Her assault weapons ban saved lives for a decade before the NRA in 2004 strong-armed Congress to end it. The Desert Protection Act she cosponsored created national parks in Joshua Tree and Death Valley, and she pushed President Barack Obama to create three new national monuments in California in 2016.
With her seniority on the Senate Appropriations Committee, billions of federal dollars have flowed into the state for transportation, water infrastructure and other projects. She has been a friend to agriculture.
Her release of the full transcript of Senate Intelligence testimony about Christopher Steele’s investigation of candidate Trump earned “Sneaky Dianne” that most coveted of Trump Resistance bona fides – an insulting nickname.
Now, about those concerns. Feinstein will be 85 in November; if re-elected she’ll be 91 when her term ends. Those are big numbers, and they give us pause. But not enough to turn away from DiFi.

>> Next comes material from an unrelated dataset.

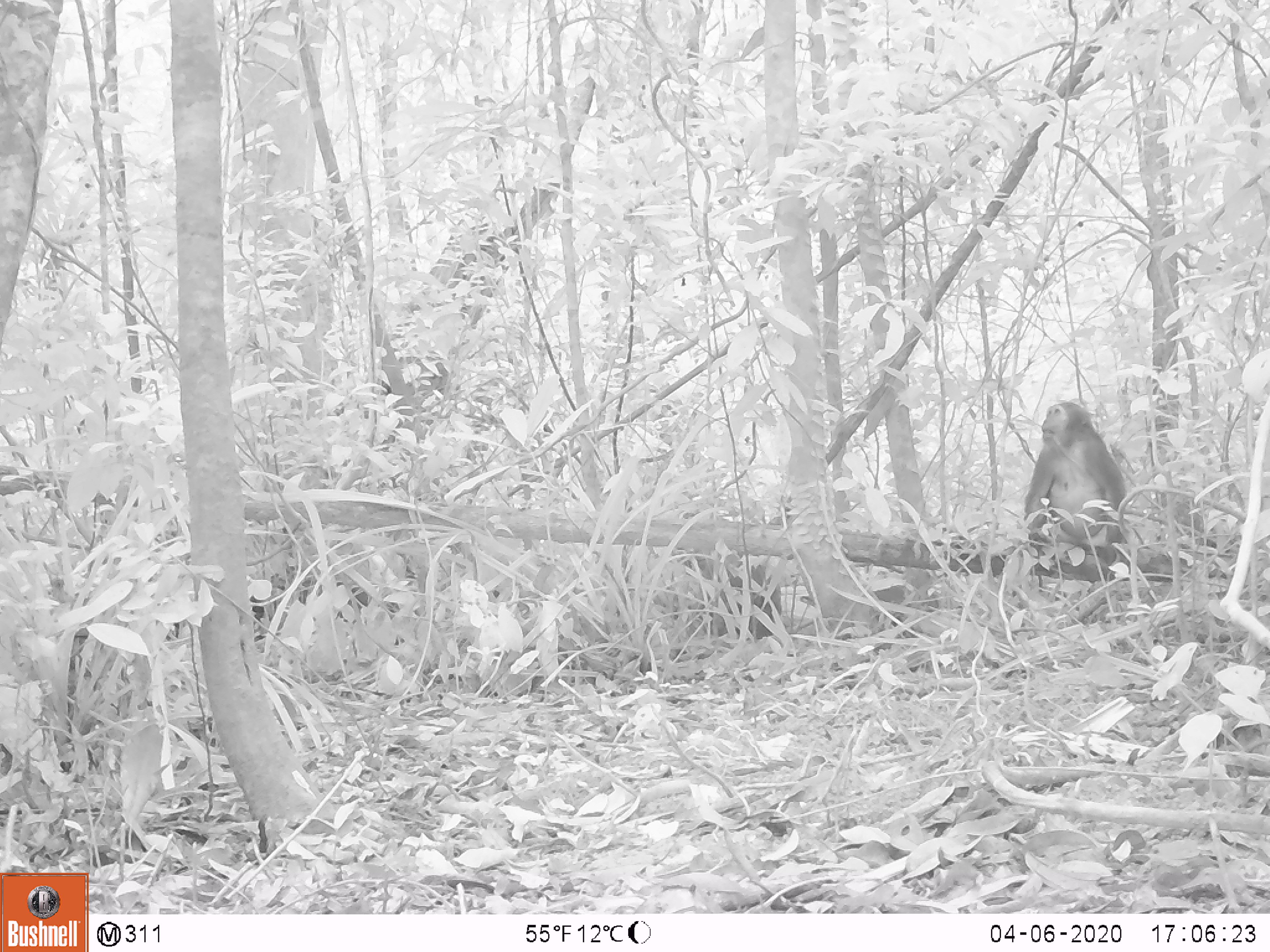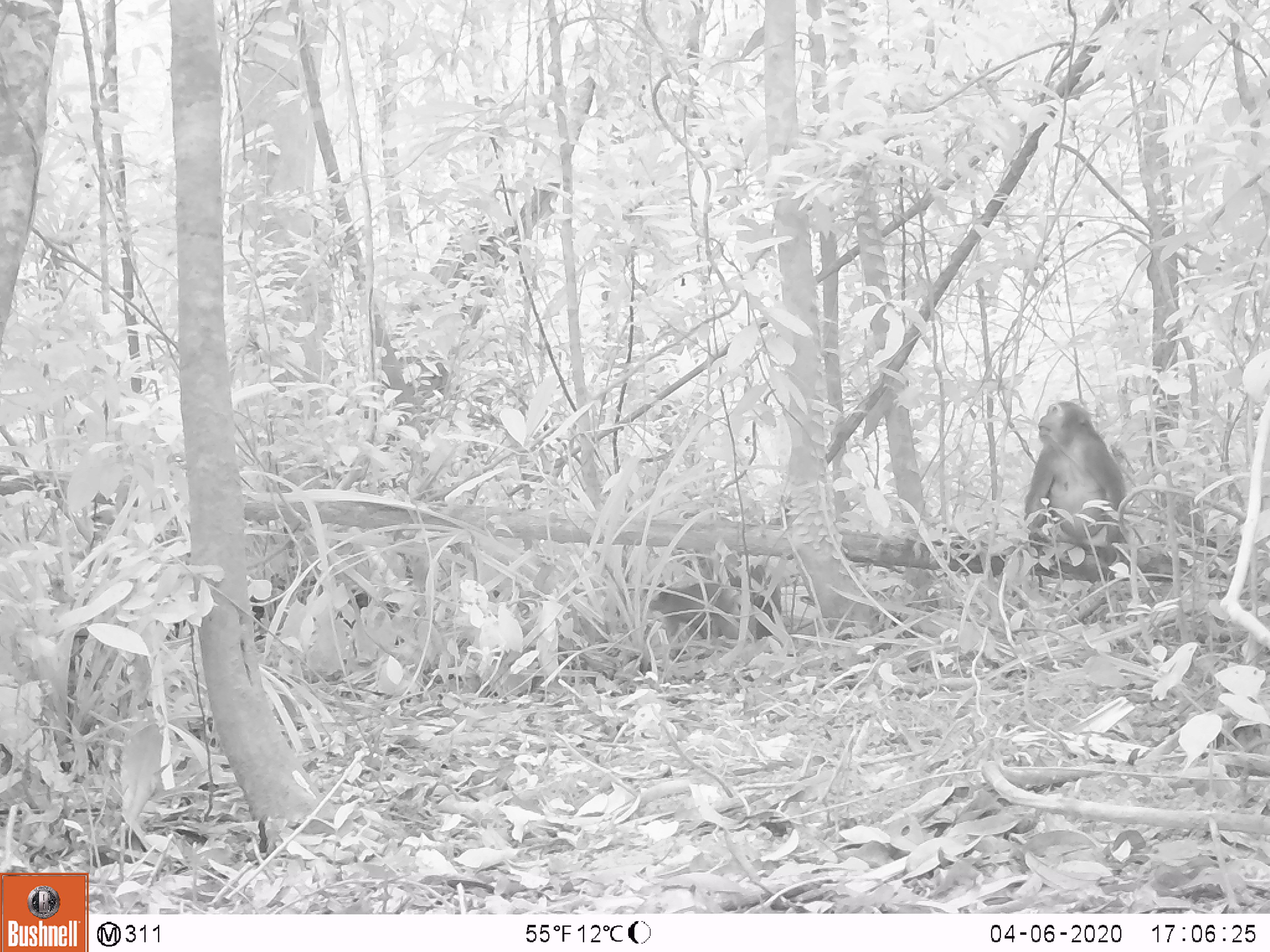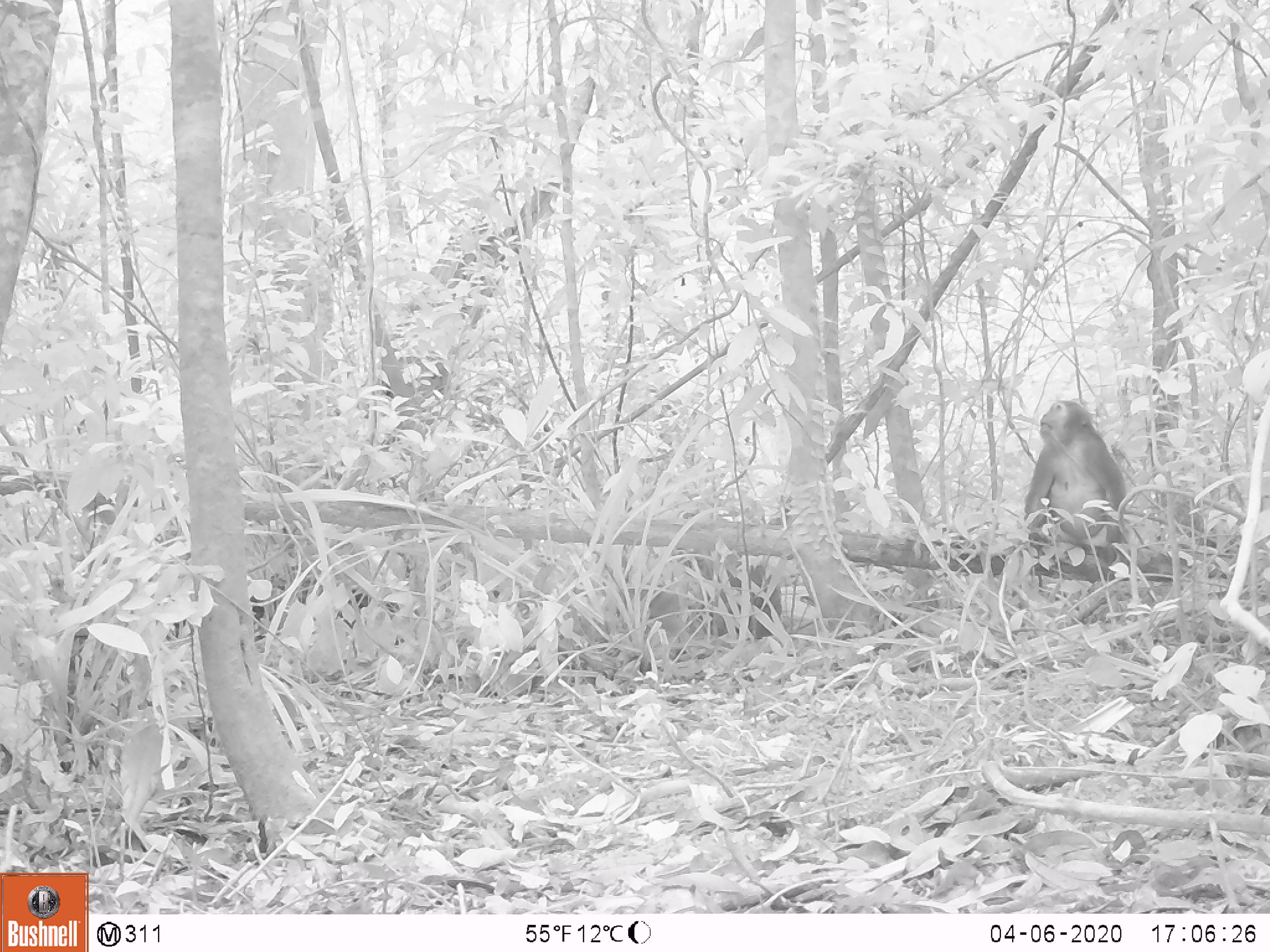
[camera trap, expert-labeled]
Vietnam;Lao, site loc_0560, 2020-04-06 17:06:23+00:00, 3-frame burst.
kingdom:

Not when she continues to speak with acuity, authority and depth on topics ranging from support of specialty crops to cannabis banks to oversight of the CIA to the talks on North Korea. Not when she appears in better shape than most of the male senators with whom she serves. Not when her most significant opponent – there are 40 from which to choose – appears to be leaning ever more leftward to attract young, doctrinaire voters.
The Democratic Party failed to endorse her at their state convention in February. Needing 60 percent of delegate votes to vanquish all challengers, she couldn’t overcome Kevin de León – the fiery Democrat who rose from the poor side of San Diego to become president pro tem of the state Senate. De León is no lightweight. He spearheaded legislation to curb greenhouse gas emissions, to extend California’s cap-and-trade system and, infamously, to make California a so-called sanctuary state by limiting local law enforcement cooperation with federal immigration agents.

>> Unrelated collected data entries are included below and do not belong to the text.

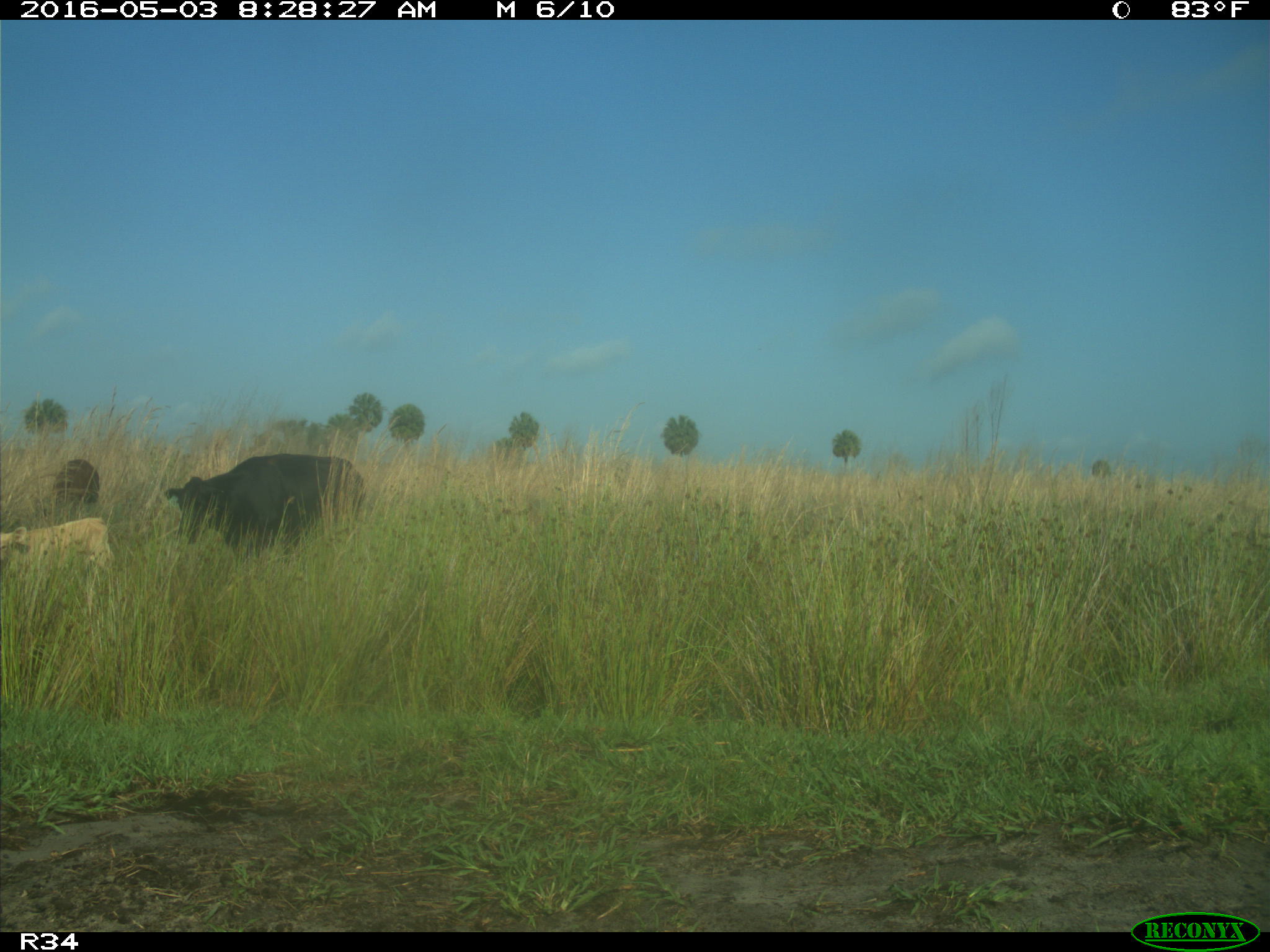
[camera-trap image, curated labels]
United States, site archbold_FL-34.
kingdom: Animalia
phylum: Chordata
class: Mammalia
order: Artiodactyla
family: Bovidae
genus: Bos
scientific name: Bos taurus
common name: domestic cow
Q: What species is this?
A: Bos taurus (domestic cow).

He argues that Feinstein is too centrist, too willing to compromise, too out of touch. She lives, he says, “in a mansion surrounded by a wall,” and he can’t forgive her suggestion that Californians should “have patience” with President Donald Trump.

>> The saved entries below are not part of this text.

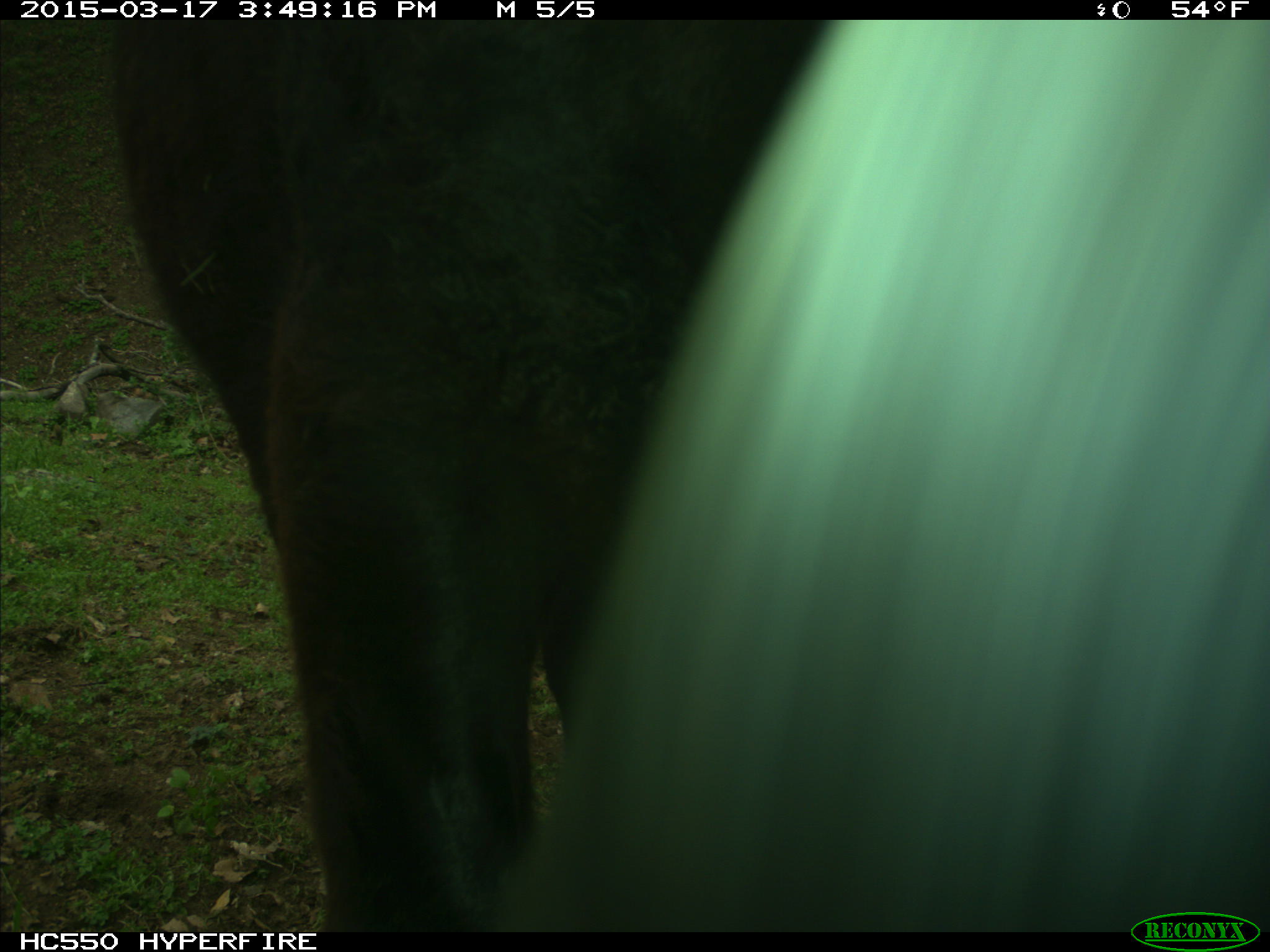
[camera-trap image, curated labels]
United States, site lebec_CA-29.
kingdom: Animalia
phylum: Chordata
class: Mammalia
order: Artiodactyla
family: Bovidae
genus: Bos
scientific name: Bos taurus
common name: domestic cow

Oh, and there’s that age thing. It’s a legit point. After all, Feinstein had a pacemaker installed last year – and went back to work the next day. If her health deteriorates, she would be replaced by an appointment made by the next governor – an incredible boost.
We wish a viable conservative or Republican were on the ballot for contrast, but there isn’t. Party delegates made no endorsement at their convention, and the only GOP candidate showing up in a credible poll is avowed neo-Nazi Patrick Little, who kicked an Israeli flag as he was ejected from the GOP convention.
We don’t blame de León for challenging Feinstein; he’ll probably have until November to make his case in this top-two election. But as long as Feinstein is competent and willing, we recommend sticking with this powerful voice for California.